The current solution is "optification". However, that solution is brittle since it requires active adaptation of all packages so that they are placed in /opt instead of in their usual locations. This means added burden on developers and makes packages slower to move into stable repositories.
As far as I know, the total set of mass storage available for the N900 is:
* 256MB Root partition (in a fast 256MB flash)
* 768MB Swap
* 2GB /home
* 27GB FAT32 USB storage
(Swap, /home and USB storage are all in a 32GB slow flash)
If I understood this correctly, the main reason for the small root partition is that it is in a faster flash than the home partition.
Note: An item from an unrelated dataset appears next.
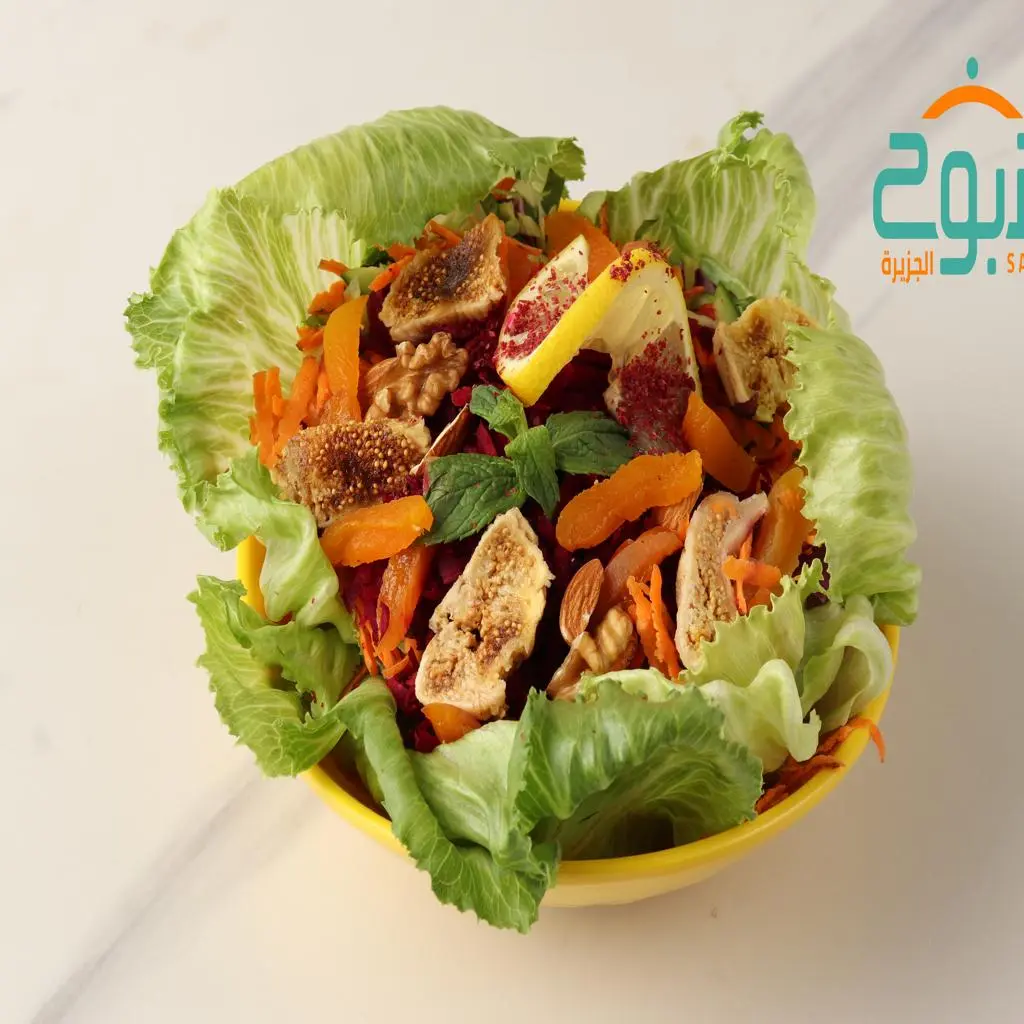 Saboh Salad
To keep the device responsive, the speed sensitive stuff is placed in that flash, and other stuff is placed in /opt (/opt in turn is mounted in /home).
There are a few more constraints, in summary:
1) There is a fast 256MB flash and a slow 32GB flash
2) The device needs to be capable of getting to a guaranteed stable functioning state from a reflash
3) A reflash should not delete the user's document data (i.e. pics, music, etc) in the large flash storage
4) A reflash will always replace the entire contents of a flash memory.
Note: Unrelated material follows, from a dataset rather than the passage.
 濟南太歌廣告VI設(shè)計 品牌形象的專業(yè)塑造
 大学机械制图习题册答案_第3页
Right now I am using a home grown solution, but it breaks each time the distro has an upgrade, forcing me to spend days rebuilding and moving everything again. And newbies end up having to reflash just because they tried out a few beta-level apps and filled the root partition to a point where booting fails. We need a better standard solution!
There is a related Brainstorm about re-partitioning the 32GB internal flash, though that doesn't solve the root directory problem.